Однако в конце последнего из поставленных под моим управлением восьми концертов я получил некоторое удовлетворение. На вечере произошла одна из тех редких сцен, которые остаются в памяти навсегда. Тщательно скрываемые до сих пор чувства музыкантов проявились чрезвычайно ярко. После первых же моих успехов эти люди ясно поняли следующее: чтобы быть на хорошем счету у всесильного, безответственно всем распоряжавшегося маэстро Косты и не подвергнуться увольнению, они ни в каком случае не должны высказывать открыто своих симпатий ко мне. Вот почему изъявления сочувствия, которые вначале выражались довольно ясно, потом совсем прекратились. Теперь долго сдерживаемые настроения вырвались наружу. Музыканты шумно окружили меня со всех сторон. В то же время публика, обыкновенно покидающая зал до окончания концерта, восторженно настроенная, стала собираться группами у эстрады. Мне пожимали руки, я слышал самые сердечные приветствия. Мои прощальные слова были заглушены добрыми пожеланиями музыкантов и слушателей.

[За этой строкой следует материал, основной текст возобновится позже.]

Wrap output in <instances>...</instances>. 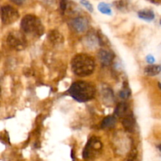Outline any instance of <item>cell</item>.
Here are the masks:
<instances>
[{"mask_svg": "<svg viewBox=\"0 0 161 161\" xmlns=\"http://www.w3.org/2000/svg\"><path fill=\"white\" fill-rule=\"evenodd\" d=\"M116 7L118 8L119 9H123V8H126L127 6V3H126L125 1L124 0H120V1H118L116 2Z\"/></svg>", "mask_w": 161, "mask_h": 161, "instance_id": "ffe728a7", "label": "cell"}, {"mask_svg": "<svg viewBox=\"0 0 161 161\" xmlns=\"http://www.w3.org/2000/svg\"><path fill=\"white\" fill-rule=\"evenodd\" d=\"M71 25L76 32L83 33L87 30L89 24L86 18L83 17H78L76 18H74L71 21Z\"/></svg>", "mask_w": 161, "mask_h": 161, "instance_id": "52a82bcc", "label": "cell"}, {"mask_svg": "<svg viewBox=\"0 0 161 161\" xmlns=\"http://www.w3.org/2000/svg\"><path fill=\"white\" fill-rule=\"evenodd\" d=\"M116 119L113 116H108L102 120L101 124V127L102 129H109L113 128L116 126Z\"/></svg>", "mask_w": 161, "mask_h": 161, "instance_id": "5bb4252c", "label": "cell"}, {"mask_svg": "<svg viewBox=\"0 0 161 161\" xmlns=\"http://www.w3.org/2000/svg\"><path fill=\"white\" fill-rule=\"evenodd\" d=\"M102 98H103L102 100L105 102L106 105H112L113 103H114V94L110 87L105 86V87L102 88Z\"/></svg>", "mask_w": 161, "mask_h": 161, "instance_id": "30bf717a", "label": "cell"}, {"mask_svg": "<svg viewBox=\"0 0 161 161\" xmlns=\"http://www.w3.org/2000/svg\"><path fill=\"white\" fill-rule=\"evenodd\" d=\"M97 9L102 14L105 15H112V9L108 4L105 3H100L97 6Z\"/></svg>", "mask_w": 161, "mask_h": 161, "instance_id": "2e32d148", "label": "cell"}, {"mask_svg": "<svg viewBox=\"0 0 161 161\" xmlns=\"http://www.w3.org/2000/svg\"><path fill=\"white\" fill-rule=\"evenodd\" d=\"M72 71L75 75L86 77L91 75L95 69V61L92 57L85 53L77 54L72 58Z\"/></svg>", "mask_w": 161, "mask_h": 161, "instance_id": "6da1fadb", "label": "cell"}, {"mask_svg": "<svg viewBox=\"0 0 161 161\" xmlns=\"http://www.w3.org/2000/svg\"><path fill=\"white\" fill-rule=\"evenodd\" d=\"M11 1H12L14 3H15V4L20 6V5H22L24 3H25V0H11Z\"/></svg>", "mask_w": 161, "mask_h": 161, "instance_id": "603a6c76", "label": "cell"}, {"mask_svg": "<svg viewBox=\"0 0 161 161\" xmlns=\"http://www.w3.org/2000/svg\"><path fill=\"white\" fill-rule=\"evenodd\" d=\"M146 61H147V62L149 63V64H153L154 62H155V61H156L155 58H154V57L153 56V55H151V54L147 55V56H146Z\"/></svg>", "mask_w": 161, "mask_h": 161, "instance_id": "44dd1931", "label": "cell"}, {"mask_svg": "<svg viewBox=\"0 0 161 161\" xmlns=\"http://www.w3.org/2000/svg\"><path fill=\"white\" fill-rule=\"evenodd\" d=\"M158 86H159V87H160V89H161V83H158Z\"/></svg>", "mask_w": 161, "mask_h": 161, "instance_id": "484cf974", "label": "cell"}, {"mask_svg": "<svg viewBox=\"0 0 161 161\" xmlns=\"http://www.w3.org/2000/svg\"><path fill=\"white\" fill-rule=\"evenodd\" d=\"M157 149H159V151H160V152H161V143H160V144H159L158 146H157Z\"/></svg>", "mask_w": 161, "mask_h": 161, "instance_id": "cb8c5ba5", "label": "cell"}, {"mask_svg": "<svg viewBox=\"0 0 161 161\" xmlns=\"http://www.w3.org/2000/svg\"><path fill=\"white\" fill-rule=\"evenodd\" d=\"M160 25H161V19H160Z\"/></svg>", "mask_w": 161, "mask_h": 161, "instance_id": "4316f807", "label": "cell"}, {"mask_svg": "<svg viewBox=\"0 0 161 161\" xmlns=\"http://www.w3.org/2000/svg\"><path fill=\"white\" fill-rule=\"evenodd\" d=\"M49 39L54 43H61L63 41V37L58 31H53L49 35Z\"/></svg>", "mask_w": 161, "mask_h": 161, "instance_id": "e0dca14e", "label": "cell"}, {"mask_svg": "<svg viewBox=\"0 0 161 161\" xmlns=\"http://www.w3.org/2000/svg\"><path fill=\"white\" fill-rule=\"evenodd\" d=\"M130 95V90H129L127 87H125V86H124V87L121 90L120 92H119V97L123 99L127 98Z\"/></svg>", "mask_w": 161, "mask_h": 161, "instance_id": "ac0fdd59", "label": "cell"}, {"mask_svg": "<svg viewBox=\"0 0 161 161\" xmlns=\"http://www.w3.org/2000/svg\"><path fill=\"white\" fill-rule=\"evenodd\" d=\"M69 94L77 102H86L94 98L95 95V87L94 85L87 82H75L69 89Z\"/></svg>", "mask_w": 161, "mask_h": 161, "instance_id": "7a4b0ae2", "label": "cell"}, {"mask_svg": "<svg viewBox=\"0 0 161 161\" xmlns=\"http://www.w3.org/2000/svg\"><path fill=\"white\" fill-rule=\"evenodd\" d=\"M123 126L127 131L132 132L135 130V126H136V121L132 113H129L126 116H124L123 119Z\"/></svg>", "mask_w": 161, "mask_h": 161, "instance_id": "9c48e42d", "label": "cell"}, {"mask_svg": "<svg viewBox=\"0 0 161 161\" xmlns=\"http://www.w3.org/2000/svg\"><path fill=\"white\" fill-rule=\"evenodd\" d=\"M20 14L18 11L9 5L1 7V19L5 25H11L18 20Z\"/></svg>", "mask_w": 161, "mask_h": 161, "instance_id": "8992f818", "label": "cell"}, {"mask_svg": "<svg viewBox=\"0 0 161 161\" xmlns=\"http://www.w3.org/2000/svg\"><path fill=\"white\" fill-rule=\"evenodd\" d=\"M129 113V105L125 102H121L116 106L115 109V114L119 117H123L128 115Z\"/></svg>", "mask_w": 161, "mask_h": 161, "instance_id": "4fadbf2b", "label": "cell"}, {"mask_svg": "<svg viewBox=\"0 0 161 161\" xmlns=\"http://www.w3.org/2000/svg\"><path fill=\"white\" fill-rule=\"evenodd\" d=\"M161 72V65L159 64H149L145 68L144 73L148 76H155Z\"/></svg>", "mask_w": 161, "mask_h": 161, "instance_id": "7c38bea8", "label": "cell"}, {"mask_svg": "<svg viewBox=\"0 0 161 161\" xmlns=\"http://www.w3.org/2000/svg\"><path fill=\"white\" fill-rule=\"evenodd\" d=\"M89 47H95L100 43V39L98 36H95V35H90L86 37V42H85Z\"/></svg>", "mask_w": 161, "mask_h": 161, "instance_id": "9a60e30c", "label": "cell"}, {"mask_svg": "<svg viewBox=\"0 0 161 161\" xmlns=\"http://www.w3.org/2000/svg\"><path fill=\"white\" fill-rule=\"evenodd\" d=\"M60 6H61V9L62 11H64L67 8L68 6V3H67V0H61V3H60Z\"/></svg>", "mask_w": 161, "mask_h": 161, "instance_id": "7402d4cb", "label": "cell"}, {"mask_svg": "<svg viewBox=\"0 0 161 161\" xmlns=\"http://www.w3.org/2000/svg\"><path fill=\"white\" fill-rule=\"evenodd\" d=\"M80 3H81L89 12L92 13L93 11H94V8H93L92 4H91L88 0H80Z\"/></svg>", "mask_w": 161, "mask_h": 161, "instance_id": "d6986e66", "label": "cell"}, {"mask_svg": "<svg viewBox=\"0 0 161 161\" xmlns=\"http://www.w3.org/2000/svg\"><path fill=\"white\" fill-rule=\"evenodd\" d=\"M46 2H47V3H52V2L53 1V0H45Z\"/></svg>", "mask_w": 161, "mask_h": 161, "instance_id": "d4e9b609", "label": "cell"}, {"mask_svg": "<svg viewBox=\"0 0 161 161\" xmlns=\"http://www.w3.org/2000/svg\"><path fill=\"white\" fill-rule=\"evenodd\" d=\"M7 43L9 47L14 50H21L26 47V39L21 32L14 31L9 33L8 36Z\"/></svg>", "mask_w": 161, "mask_h": 161, "instance_id": "5b68a950", "label": "cell"}, {"mask_svg": "<svg viewBox=\"0 0 161 161\" xmlns=\"http://www.w3.org/2000/svg\"><path fill=\"white\" fill-rule=\"evenodd\" d=\"M20 27L24 32L34 36H40L44 32V27L41 20L31 14H28L23 17L20 22Z\"/></svg>", "mask_w": 161, "mask_h": 161, "instance_id": "3957f363", "label": "cell"}, {"mask_svg": "<svg viewBox=\"0 0 161 161\" xmlns=\"http://www.w3.org/2000/svg\"><path fill=\"white\" fill-rule=\"evenodd\" d=\"M102 149V143L96 137H92L86 143L83 152V157L85 160H91L98 157Z\"/></svg>", "mask_w": 161, "mask_h": 161, "instance_id": "277c9868", "label": "cell"}, {"mask_svg": "<svg viewBox=\"0 0 161 161\" xmlns=\"http://www.w3.org/2000/svg\"><path fill=\"white\" fill-rule=\"evenodd\" d=\"M138 16L140 19L145 20V21L150 22L153 21L155 18V14L152 9H145L139 10L138 13Z\"/></svg>", "mask_w": 161, "mask_h": 161, "instance_id": "8fae6325", "label": "cell"}, {"mask_svg": "<svg viewBox=\"0 0 161 161\" xmlns=\"http://www.w3.org/2000/svg\"><path fill=\"white\" fill-rule=\"evenodd\" d=\"M97 57L101 64L104 66H108L113 63L114 60V53L108 50L101 49L97 53Z\"/></svg>", "mask_w": 161, "mask_h": 161, "instance_id": "ba28073f", "label": "cell"}]
</instances>
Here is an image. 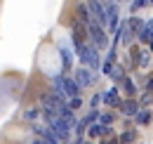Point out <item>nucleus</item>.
<instances>
[{
    "mask_svg": "<svg viewBox=\"0 0 153 144\" xmlns=\"http://www.w3.org/2000/svg\"><path fill=\"white\" fill-rule=\"evenodd\" d=\"M78 17H80V21H82L85 26L94 19V17H92V12H90V7H87V2H80V5H78Z\"/></svg>",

Пребывание в Лондоне имело для меня еще то важное значение, что благодаря ему я приобрел новые знакомства и связи. Сейчас же по моем прибытии меня посетил аттестованный Листом как его выдающийся ученик молодой Карл Клиндворт[255], который остался верным и преданным мне другом на всю жизнь. Как ни был он молод, для него достаточно было короткого пребывания в Лондоне, чтобы оценить постановку музыкального дела в Англии вообще. Мнение это при всей его безнадежности я должен был признать вполне справедливым. Неспособный подделываться под тон всевозможных разночинцев английской музыкальной критики, слишком гордый, чтобы оказывать малейшие знаки внимания по отношению к влиятельным рецензентам, которые накинулись на него как на ученика Листа, он вскоре потерял всякую надежду занять подобающее ему место среди исполнителей. Он примирился с этим и стал пробиваться через пустыню английской музыкальной жизни исключительно уроками. Это был отличный музыкант и превосходный пианист. Ко мне он обратился по поводу партитуры «Золота Рейна». Он просил разрешения переложить ее для фортпьяно, имея в виду исполнение ее виртуозами-пианистами в концертах. К несчастью, он вскоре опасно заболел, и я надолго лишился его общества.